▸ BRIEF:
Could you copy out the material below word for word, leaving the pictures out?

-------

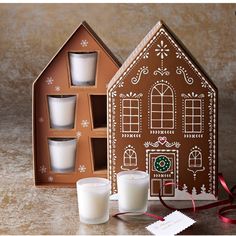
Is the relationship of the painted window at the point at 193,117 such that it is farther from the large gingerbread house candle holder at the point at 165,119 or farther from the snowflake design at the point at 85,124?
the snowflake design at the point at 85,124

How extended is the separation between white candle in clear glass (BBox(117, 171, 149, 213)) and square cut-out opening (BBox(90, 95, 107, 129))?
0.33 meters

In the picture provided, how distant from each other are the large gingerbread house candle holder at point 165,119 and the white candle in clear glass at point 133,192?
114 millimetres

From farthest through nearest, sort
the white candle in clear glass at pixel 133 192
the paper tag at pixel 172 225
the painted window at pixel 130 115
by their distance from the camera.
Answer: the painted window at pixel 130 115 < the white candle in clear glass at pixel 133 192 < the paper tag at pixel 172 225

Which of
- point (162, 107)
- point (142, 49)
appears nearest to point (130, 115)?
point (162, 107)

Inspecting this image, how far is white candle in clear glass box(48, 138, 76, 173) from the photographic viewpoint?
2.34 metres

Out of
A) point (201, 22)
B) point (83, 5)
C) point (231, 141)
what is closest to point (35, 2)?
point (83, 5)

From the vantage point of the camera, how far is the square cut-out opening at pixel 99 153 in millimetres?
2368

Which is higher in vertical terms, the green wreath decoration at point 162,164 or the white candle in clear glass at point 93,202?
the green wreath decoration at point 162,164

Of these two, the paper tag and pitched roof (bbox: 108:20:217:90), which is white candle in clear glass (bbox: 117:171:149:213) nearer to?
the paper tag

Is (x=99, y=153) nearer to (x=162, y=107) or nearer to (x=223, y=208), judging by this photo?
(x=162, y=107)

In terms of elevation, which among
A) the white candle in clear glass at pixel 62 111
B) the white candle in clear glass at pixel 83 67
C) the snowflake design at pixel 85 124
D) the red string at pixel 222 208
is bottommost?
the red string at pixel 222 208

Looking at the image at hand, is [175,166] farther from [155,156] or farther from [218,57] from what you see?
[218,57]

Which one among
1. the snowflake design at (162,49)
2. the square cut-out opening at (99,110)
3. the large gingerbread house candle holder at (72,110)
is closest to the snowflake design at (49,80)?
the large gingerbread house candle holder at (72,110)

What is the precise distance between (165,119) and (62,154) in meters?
0.39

-------

▸ FULL ANSWER:
Is the relationship of the painted window at the point at 193,117 such that it is farther from the large gingerbread house candle holder at the point at 165,119 or farther from the snowflake design at the point at 85,124?
the snowflake design at the point at 85,124

How extended is the separation between white candle in clear glass (BBox(117, 171, 149, 213)) and square cut-out opening (BBox(90, 95, 107, 129))?
0.33 meters

In the picture provided, how distant from each other are the large gingerbread house candle holder at point 165,119 and the white candle in clear glass at point 133,192?
114 millimetres

From farthest through nearest, sort
the white candle in clear glass at pixel 133 192
the paper tag at pixel 172 225
the painted window at pixel 130 115
by their distance from the camera.
Answer: the painted window at pixel 130 115 < the white candle in clear glass at pixel 133 192 < the paper tag at pixel 172 225

Which of
- point (162, 107)
- point (142, 49)
appears nearest to point (130, 115)?
point (162, 107)

Inspecting this image, how far is white candle in clear glass box(48, 138, 76, 173) from the photographic viewpoint?
2.34 metres

Out of
A) point (201, 22)
B) point (83, 5)
C) point (231, 141)
what is closest to point (35, 2)?
point (83, 5)

From the vantage point of the camera, how far is the square cut-out opening at pixel 99 153 in millimetres?
2368

Which is higher in vertical terms, the green wreath decoration at point 162,164 or the white candle in clear glass at point 93,202?
the green wreath decoration at point 162,164

Of these two, the paper tag and pitched roof (bbox: 108:20:217:90), which is white candle in clear glass (bbox: 117:171:149:213) nearer to?
the paper tag

Is (x=99, y=153) nearer to (x=162, y=107) or nearer to (x=223, y=208), judging by this photo?
(x=162, y=107)

In terms of elevation, which among
A) the white candle in clear glass at pixel 62 111
B) the white candle in clear glass at pixel 83 67
C) the snowflake design at pixel 85 124
D) the red string at pixel 222 208
is bottommost?
the red string at pixel 222 208

Looking at the image at hand, is [175,166] farther from [155,156] or farther from [218,57] from what you see?
[218,57]

Which one among
1. the snowflake design at (162,49)
2. the square cut-out opening at (99,110)
3. the large gingerbread house candle holder at (72,110)
is closest to the snowflake design at (49,80)?
the large gingerbread house candle holder at (72,110)

What is the precise distance between (165,119) and (62,154) in meters?
0.39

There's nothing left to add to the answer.